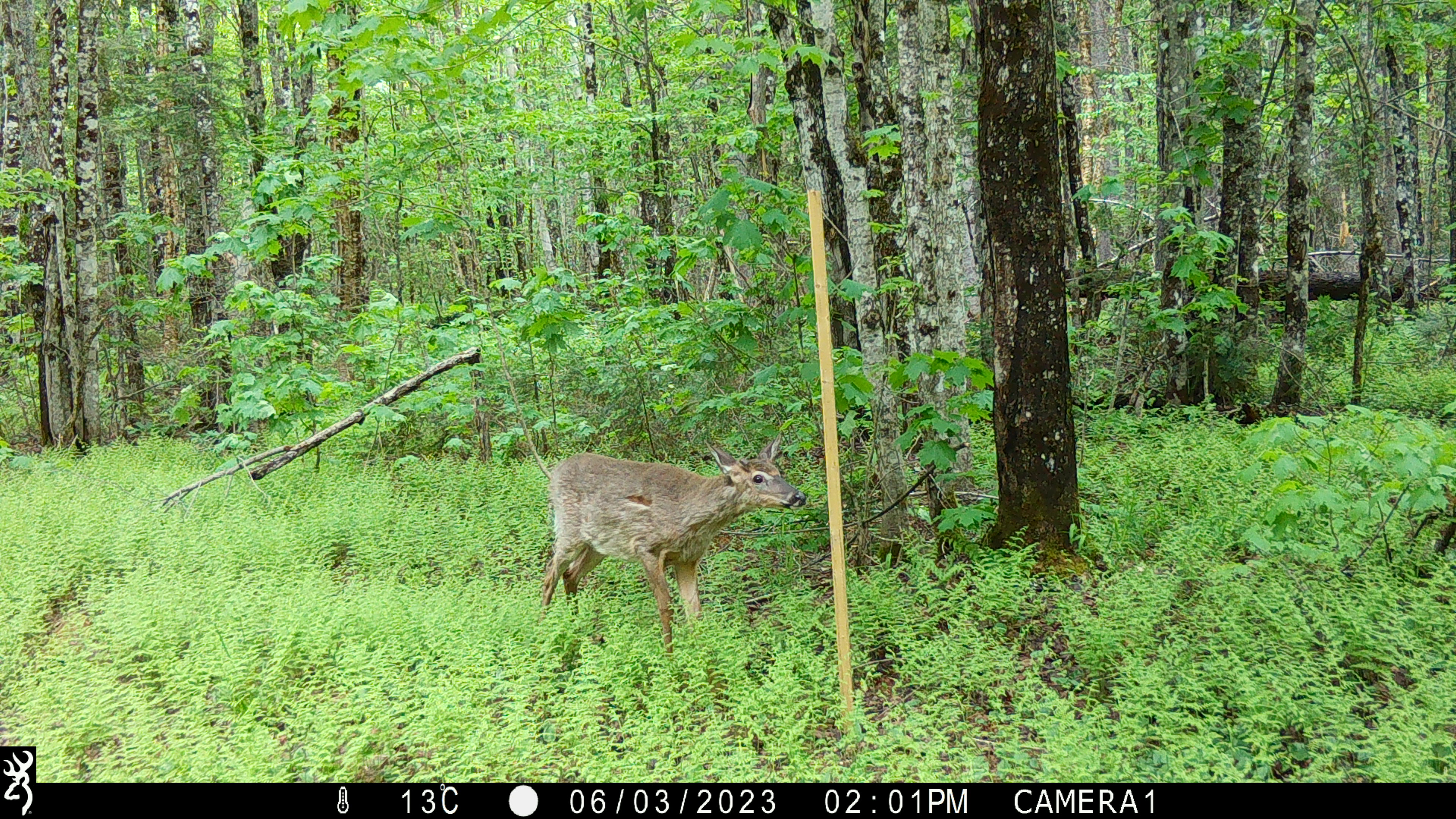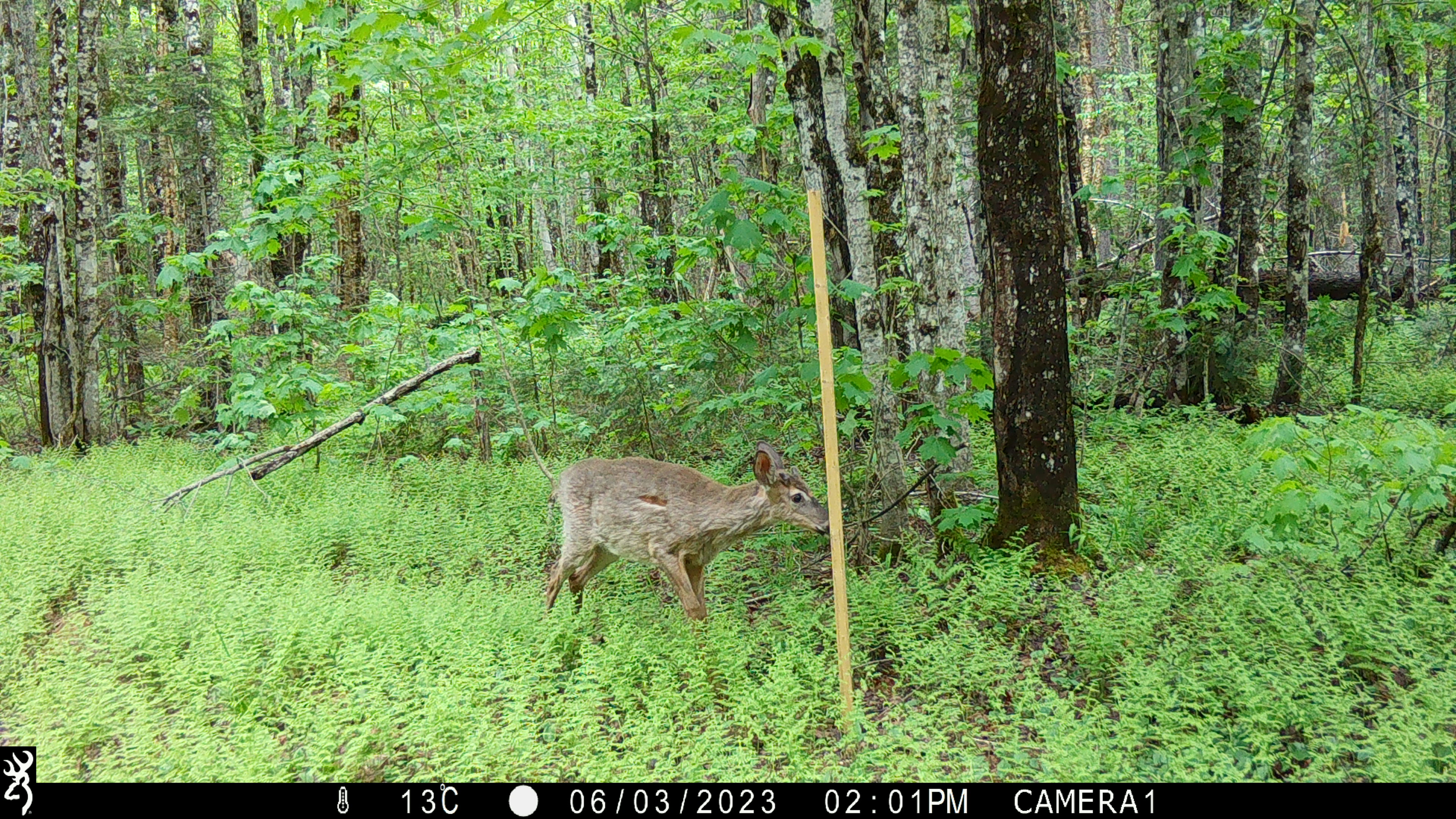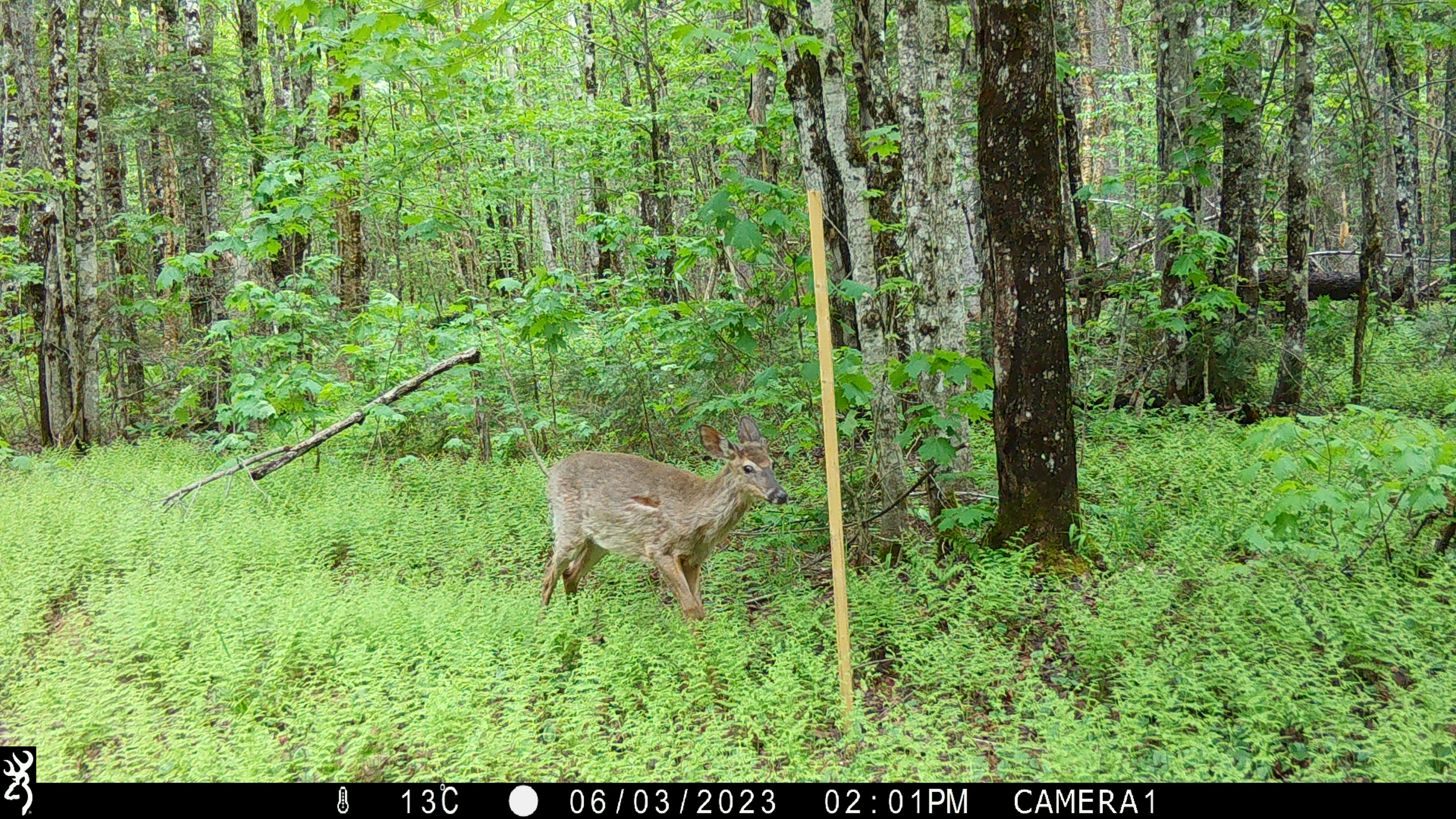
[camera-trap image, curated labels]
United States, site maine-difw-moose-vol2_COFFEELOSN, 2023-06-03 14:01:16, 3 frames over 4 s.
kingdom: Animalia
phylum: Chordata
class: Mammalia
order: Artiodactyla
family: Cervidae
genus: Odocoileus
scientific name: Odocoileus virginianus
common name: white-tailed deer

» EXERCISE DIRECTIONS
With the line containing "United States, site" as the start, transcribe each line through the end of the listing above, exactly and only.

» ANSWER TO THIS EXERCISE
United States, site maine-difw-moose-vol2_COFFEELOSN, 2023-06-03 14:01:16, 3 frames over 4 s.
kingdom: Animalia
phylum: Chordata
class: Mammalia
order: Artiodactyla
family: Cervidae
genus: Odocoileus
scientific name: Odocoileus virginianus
common name: white-tailed deer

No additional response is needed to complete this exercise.